A final point to note about It's Called A Heart is that it reached number 18 in the UK charts. The same as Shake The Disease. I give up.

As I mentioned above the band chose to release a Singles compilation in 1985 mysteriously called The Singles 81-85. This smashed its way onto record and cassette players and into the charts on 15 October 1985 (MUTEL1 and CMUTEL1) reaching number 6. It takes all the singles from Dreaming Of Me, slaps them in chronological order and lays the first few years of Depeche on a plate for your listening pleasure. The sleeve is an absolute disaster, as we can see to the right. There are many things I love about Depeche Mode but I really must question their decision making in the early years. Did they actually see this cover before agreeing to it? The inner notes of the album are a nice touch as they take a bad review and a good review of each song which makes for a fairly amusing read. There are also a load of photos on the gatefold sleeve of the vinyl which I guess must be from the band's personal collections. It really is a top notch compilation which shows the progesstion the band made in only 5 years. The vinyl excludes The Meaning of Love (hoorah!) and Somebody (boo!). There is also a German grey vinyl version. The cd version came out later in the 80's and then the whole thing was reissued and repackaged to misquote Morrissey on 26 October 1998 (left) to tie in with the later singles package. The tracklisting was the same with the addition of Just Cant Get Enough (Schizo Mix) and Photographic (Some Bizarre Version). Get it for the latter track alone. This was a song that featured on the legendary Some Bizarre album and until this release was only available there. The reissued album was available on LP, cassette, CD and MiniDisc.

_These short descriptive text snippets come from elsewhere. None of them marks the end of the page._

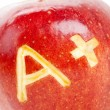 Red apple and A Plus sign — Stock Photo
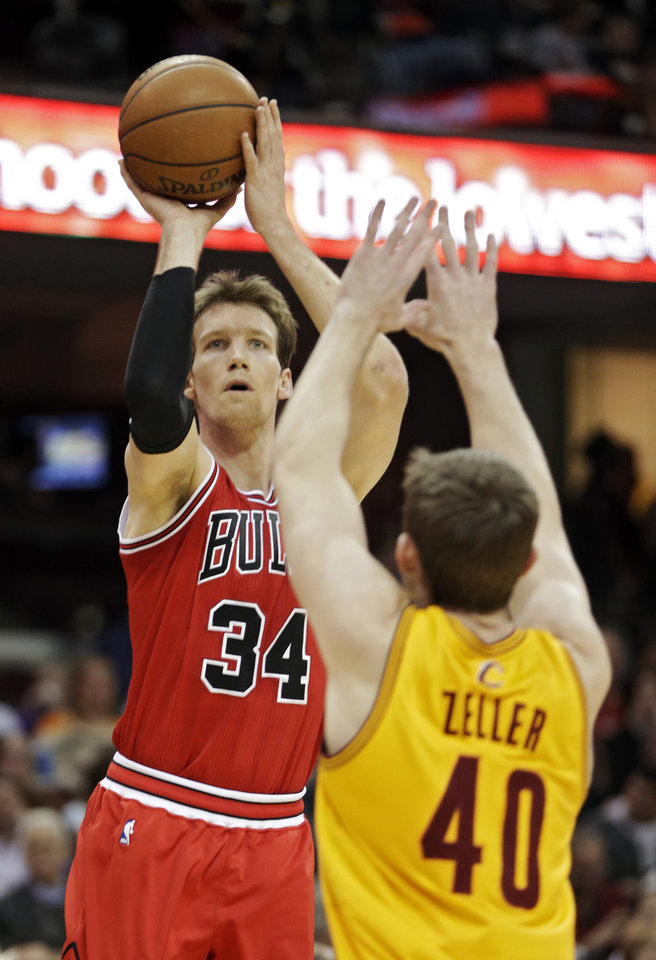 Photo - Chicago Bulls' Mike Dunleavy (34) shoots a three-point shot over Cleveland Cavaliers' Tyler Zeller (40) in the second quarter of an NBA basketball game Wednesday, Jan. 22, 2014, in Cleveland. (AP Photo/Mark Duncan)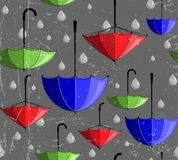 Pattern made of umbrellas and rain drops Royalty Free Stock Photos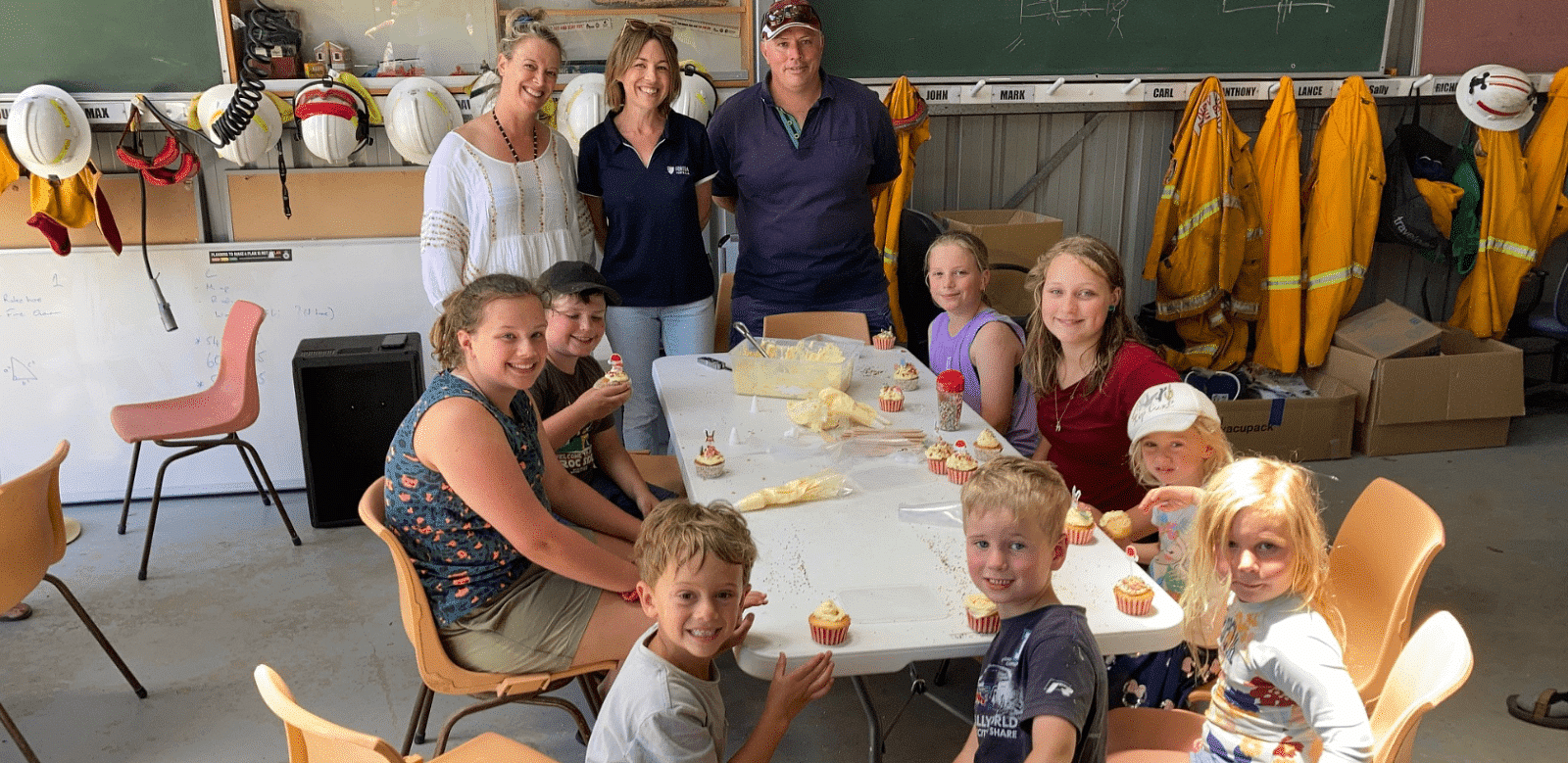 Cupcake decorating at Tathra - (from left) Kelly Eastwood (Eastwood's Deli & Cooking School), Hayley Reynolds (Fortem Australia) and Adam Wiggins (Tathra RFS Captain) with their cupcake decorating champions.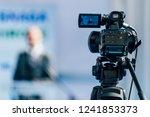 cameraman recording well... | Shutterstock . vector #1241853373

The Singles 81-85 represented the end of Chapter 1 of Depeche Mode. Filled with highs (Shake The Disease, Construction Time Again, Some Great Reward) and lows (The Meaning Of Love, It's Called A Heart) the band's first five years had seen them gradually grow in popularity globally whilst perplexingly losing support at home. The next few years saw them explode worldwide, the key to which was the classic Black Celebration album which we'll look at in a few days.